§ 指示文 1:
文字列「Isolate」を含む行をすべて、そのまま書き出して報告せよ。
═════ 出典 ═════
Google for Education認定トレーナー/コーチの笠原です。

まずは余談ですが軽井沢風越学園のプロジェクトの学びに関する本が発売になるようですね。

本書は、軽井沢風越学園がどのように探究の学びやプロジェクト学習をとらえ、どんなツールや仕組みで設計しているか、教師(風越学園ではスタッフ)はどんなことを考え、子どもたちはどのように受け取っているかを伝える試みです。

https://www.valuebooks.jp/bp/VS0058752706より。2024/02/23確認

自分はすぐに予約しました。予約のチャンスを逃すのは勿体ないですから興味のある方はぜひ!

※追記:完売してしまいましたね…。

さて、今日はそれに関連して探究の問いについて少し考えてみようと思います。

探究は問いが大切だと分かっているけど…

探究の学びにおいては「問い」が命だということは、様々なところで強調されているので、だいぶ世の中の共通認識になってきているように感じています。

そのため例えばQFT(質問づくり)のような方法もかなり多く実践されるようになってきました。

「問う」ということ自体が子どもたちの体験として、まだまだ少ないからこそ「問う」ということの経験を増やしていかなければいけない段階であると感じています。継続的に教科の中でも、探究の授業の中でも、「問う」ための訓練はこれからも必要になるでしょう。
═════
§ 指示文 2:
出典の「本書は、軽井沢風越学園がどの」から「さて、今日はそれに関連して探究の問いについて少し考えてみようと思います。」までをすべて、「予約」を「購入」に置き換えて示せ。
═════ データ行 ═════
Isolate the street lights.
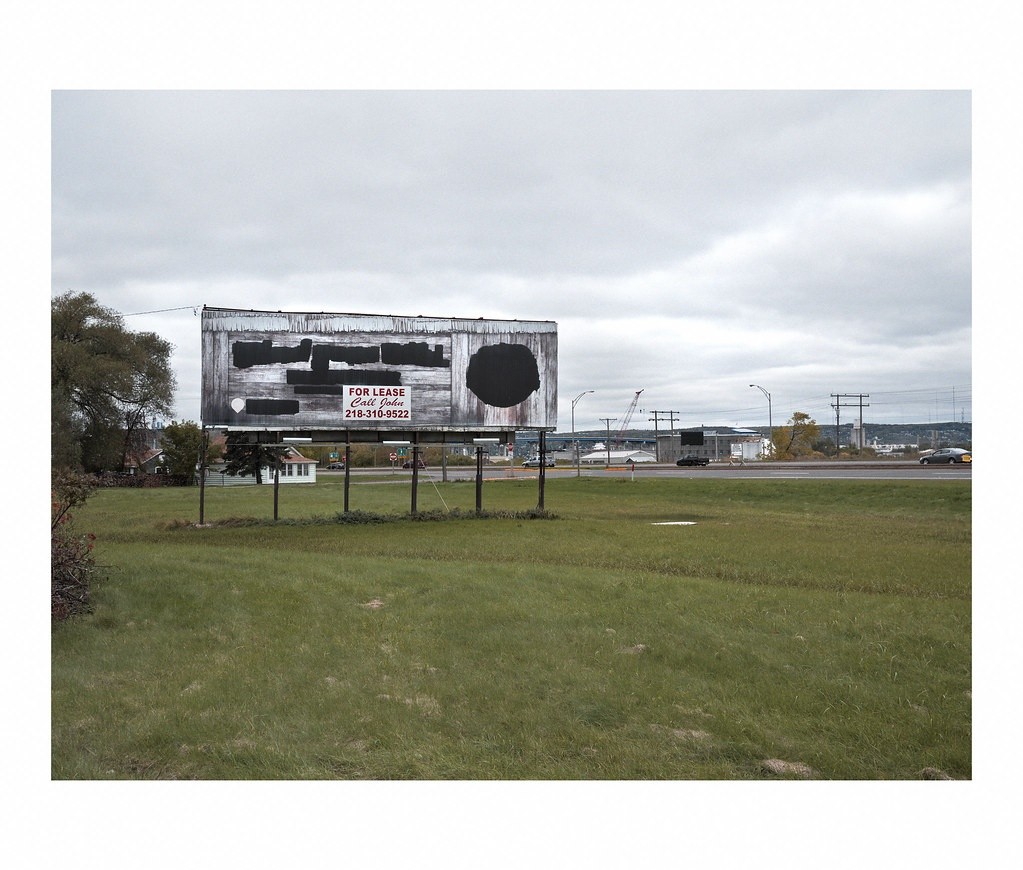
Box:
[571,390,595,467]
[749,384,772,456]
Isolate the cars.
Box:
[521,456,555,468]
[326,462,345,469]
[919,447,972,464]
[402,459,425,469]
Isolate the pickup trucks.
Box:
[676,455,709,466]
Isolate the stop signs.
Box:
[390,452,397,461]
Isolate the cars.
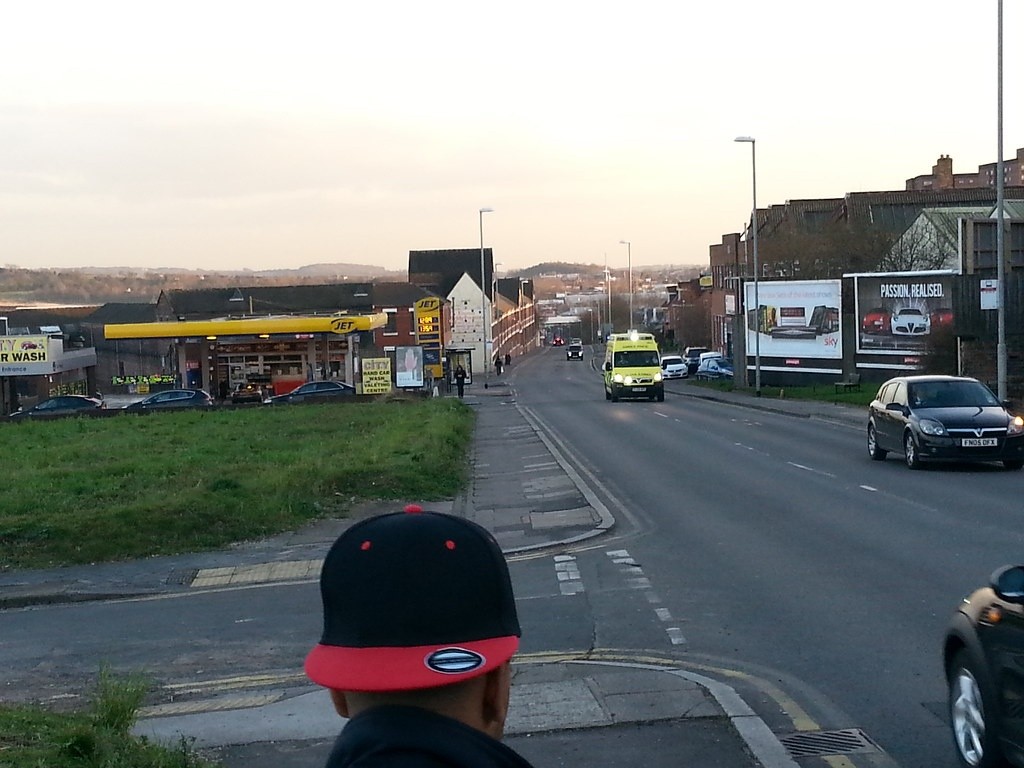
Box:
[694,351,733,383]
[264,380,382,406]
[943,563,1024,768]
[867,374,1024,469]
[553,338,564,346]
[863,308,954,335]
[122,388,214,410]
[661,356,688,379]
[10,394,107,418]
[572,338,582,345]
═════
§ 回答 1:
Isolate the street lights.
Isolate the cars.
Isolate the pickup trucks.
Isolate the stop signs.
Isolate the cars.

§ 回答 2:
本書は、軽井沢風越学園がどのように探究の学びやプロジェクト学習をとらえ、どんなツールや仕組みで設計しているか、教師(風越学園ではスタッフ)はどんなことを考え、子どもたちはどのように受け取っているかを伝える試みです。

https://www.valuebooks.jp/bp/VS0058752706より。2024/02/23確認

自分はすぐに購入しました。購入のチャンスを逃すのは勿体ないですから興味のある方はぜひ!

※追記:完売してしまいましたね…。

さて、今日はそれに関連して探究の問いについて少し考えてみようと思います。